- **Written instruction**
Only the lines from the line holding "Of the given items" through the final line of the entries below are to be returned, exactly as they stand.
-------- Provided entries --------
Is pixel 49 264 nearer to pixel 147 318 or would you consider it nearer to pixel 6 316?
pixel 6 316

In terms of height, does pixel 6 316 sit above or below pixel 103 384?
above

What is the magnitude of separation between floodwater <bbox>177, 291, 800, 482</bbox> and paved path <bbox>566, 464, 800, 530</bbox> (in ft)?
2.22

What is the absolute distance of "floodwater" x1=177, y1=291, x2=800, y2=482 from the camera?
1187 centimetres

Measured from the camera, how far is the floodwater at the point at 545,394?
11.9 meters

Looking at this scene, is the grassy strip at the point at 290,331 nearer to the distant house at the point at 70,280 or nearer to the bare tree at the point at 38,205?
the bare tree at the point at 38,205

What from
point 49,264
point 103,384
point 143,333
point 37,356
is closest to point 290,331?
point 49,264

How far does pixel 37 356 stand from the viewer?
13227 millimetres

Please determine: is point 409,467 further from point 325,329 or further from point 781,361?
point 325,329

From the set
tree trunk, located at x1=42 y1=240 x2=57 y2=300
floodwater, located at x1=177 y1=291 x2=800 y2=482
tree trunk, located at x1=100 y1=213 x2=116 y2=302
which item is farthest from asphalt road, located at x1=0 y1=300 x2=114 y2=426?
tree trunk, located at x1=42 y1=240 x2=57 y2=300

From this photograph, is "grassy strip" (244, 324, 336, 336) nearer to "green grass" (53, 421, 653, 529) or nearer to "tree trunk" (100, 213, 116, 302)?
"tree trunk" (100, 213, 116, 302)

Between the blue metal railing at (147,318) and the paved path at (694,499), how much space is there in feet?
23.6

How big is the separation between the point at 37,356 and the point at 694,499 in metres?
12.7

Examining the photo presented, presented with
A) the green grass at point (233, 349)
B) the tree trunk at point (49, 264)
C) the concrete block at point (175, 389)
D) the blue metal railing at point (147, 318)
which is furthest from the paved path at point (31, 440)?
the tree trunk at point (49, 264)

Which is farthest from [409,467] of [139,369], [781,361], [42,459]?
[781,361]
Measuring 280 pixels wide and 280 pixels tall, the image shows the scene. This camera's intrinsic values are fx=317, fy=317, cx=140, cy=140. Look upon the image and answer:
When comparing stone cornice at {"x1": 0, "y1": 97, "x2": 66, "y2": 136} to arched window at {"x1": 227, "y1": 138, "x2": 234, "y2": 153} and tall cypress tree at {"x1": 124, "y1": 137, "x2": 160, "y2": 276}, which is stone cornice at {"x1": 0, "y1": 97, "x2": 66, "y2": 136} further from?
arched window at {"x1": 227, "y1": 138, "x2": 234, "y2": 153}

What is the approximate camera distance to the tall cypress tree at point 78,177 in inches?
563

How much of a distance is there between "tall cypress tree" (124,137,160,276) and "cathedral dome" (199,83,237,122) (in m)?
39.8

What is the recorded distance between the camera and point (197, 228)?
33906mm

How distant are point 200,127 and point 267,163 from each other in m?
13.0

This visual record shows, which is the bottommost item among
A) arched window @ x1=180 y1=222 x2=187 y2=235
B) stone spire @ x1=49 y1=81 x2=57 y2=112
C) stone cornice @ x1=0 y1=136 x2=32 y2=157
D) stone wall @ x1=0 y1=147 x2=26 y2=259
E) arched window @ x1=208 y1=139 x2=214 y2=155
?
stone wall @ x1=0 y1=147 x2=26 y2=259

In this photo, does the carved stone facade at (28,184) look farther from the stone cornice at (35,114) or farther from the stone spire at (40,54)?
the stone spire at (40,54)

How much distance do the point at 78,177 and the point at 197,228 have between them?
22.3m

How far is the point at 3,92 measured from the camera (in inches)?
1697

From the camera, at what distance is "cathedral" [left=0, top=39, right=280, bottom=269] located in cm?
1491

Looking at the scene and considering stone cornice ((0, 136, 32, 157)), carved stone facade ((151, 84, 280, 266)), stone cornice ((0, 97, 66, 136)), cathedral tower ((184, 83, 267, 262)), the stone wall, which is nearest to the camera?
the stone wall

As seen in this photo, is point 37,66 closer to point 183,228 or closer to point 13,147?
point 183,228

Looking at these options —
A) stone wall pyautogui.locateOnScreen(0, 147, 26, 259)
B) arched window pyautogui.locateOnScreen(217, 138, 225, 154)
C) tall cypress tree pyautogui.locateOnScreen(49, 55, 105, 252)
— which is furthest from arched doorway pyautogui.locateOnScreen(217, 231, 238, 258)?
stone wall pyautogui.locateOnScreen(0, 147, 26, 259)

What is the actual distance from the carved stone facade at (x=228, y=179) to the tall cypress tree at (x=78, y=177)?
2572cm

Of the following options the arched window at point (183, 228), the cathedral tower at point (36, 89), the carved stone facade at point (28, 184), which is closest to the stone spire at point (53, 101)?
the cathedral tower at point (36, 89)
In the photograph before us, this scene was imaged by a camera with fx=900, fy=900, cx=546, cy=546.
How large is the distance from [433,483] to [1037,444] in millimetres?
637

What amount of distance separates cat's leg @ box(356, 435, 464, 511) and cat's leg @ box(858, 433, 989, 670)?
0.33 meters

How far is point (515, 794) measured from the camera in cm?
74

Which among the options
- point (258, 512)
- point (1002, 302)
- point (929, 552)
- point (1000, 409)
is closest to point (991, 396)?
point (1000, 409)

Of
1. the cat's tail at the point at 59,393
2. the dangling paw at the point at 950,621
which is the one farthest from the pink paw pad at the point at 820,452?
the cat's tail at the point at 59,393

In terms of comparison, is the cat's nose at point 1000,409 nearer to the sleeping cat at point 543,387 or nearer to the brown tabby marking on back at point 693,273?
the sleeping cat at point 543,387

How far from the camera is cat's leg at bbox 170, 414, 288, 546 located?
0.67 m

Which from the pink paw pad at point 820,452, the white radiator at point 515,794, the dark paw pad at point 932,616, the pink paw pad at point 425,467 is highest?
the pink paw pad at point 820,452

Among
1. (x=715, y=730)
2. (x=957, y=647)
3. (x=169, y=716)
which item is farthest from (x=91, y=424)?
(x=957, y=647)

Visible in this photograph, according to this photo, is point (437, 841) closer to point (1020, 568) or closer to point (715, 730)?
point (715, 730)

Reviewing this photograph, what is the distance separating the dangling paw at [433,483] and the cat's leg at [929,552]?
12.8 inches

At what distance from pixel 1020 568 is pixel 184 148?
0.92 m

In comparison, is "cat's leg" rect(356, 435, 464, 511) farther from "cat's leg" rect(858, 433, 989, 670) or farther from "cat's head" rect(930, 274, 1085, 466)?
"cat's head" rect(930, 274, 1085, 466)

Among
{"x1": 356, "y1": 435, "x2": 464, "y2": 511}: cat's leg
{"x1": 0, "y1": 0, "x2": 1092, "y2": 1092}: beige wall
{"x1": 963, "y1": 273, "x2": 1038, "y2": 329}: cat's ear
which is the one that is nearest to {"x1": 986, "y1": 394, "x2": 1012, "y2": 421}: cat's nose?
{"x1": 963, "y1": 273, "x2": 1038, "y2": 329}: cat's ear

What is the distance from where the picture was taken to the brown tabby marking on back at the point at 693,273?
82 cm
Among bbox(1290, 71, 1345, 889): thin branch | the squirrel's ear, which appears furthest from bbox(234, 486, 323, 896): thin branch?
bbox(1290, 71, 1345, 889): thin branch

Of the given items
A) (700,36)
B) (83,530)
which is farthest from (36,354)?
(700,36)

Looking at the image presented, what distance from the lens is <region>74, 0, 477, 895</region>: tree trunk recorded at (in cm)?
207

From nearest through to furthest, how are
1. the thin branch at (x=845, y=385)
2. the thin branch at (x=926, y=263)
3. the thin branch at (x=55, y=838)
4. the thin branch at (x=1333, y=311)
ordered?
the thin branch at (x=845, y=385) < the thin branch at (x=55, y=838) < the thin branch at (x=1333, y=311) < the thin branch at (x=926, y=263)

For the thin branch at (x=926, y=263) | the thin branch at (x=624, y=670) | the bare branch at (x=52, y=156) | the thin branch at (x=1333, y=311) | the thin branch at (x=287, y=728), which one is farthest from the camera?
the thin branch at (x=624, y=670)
--------
- **Response to this task**
Of the given items
A) (700,36)
B) (83,530)
which is farthest from (36,354)?
(700,36)

Looking at the image presented, what distance from the lens is <region>74, 0, 477, 895</region>: tree trunk recorded at (in cm)?
207

From nearest through to furthest, how are
1. the thin branch at (x=845, y=385)
2. the thin branch at (x=926, y=263)
3. the thin branch at (x=55, y=838)
4. the thin branch at (x=1333, y=311)
ordered?
the thin branch at (x=845, y=385) < the thin branch at (x=55, y=838) < the thin branch at (x=1333, y=311) < the thin branch at (x=926, y=263)

For the thin branch at (x=926, y=263) | the thin branch at (x=624, y=670) | the bare branch at (x=52, y=156) | the thin branch at (x=1333, y=311) | the thin branch at (x=287, y=728), which one is farthest from the camera?
the thin branch at (x=624, y=670)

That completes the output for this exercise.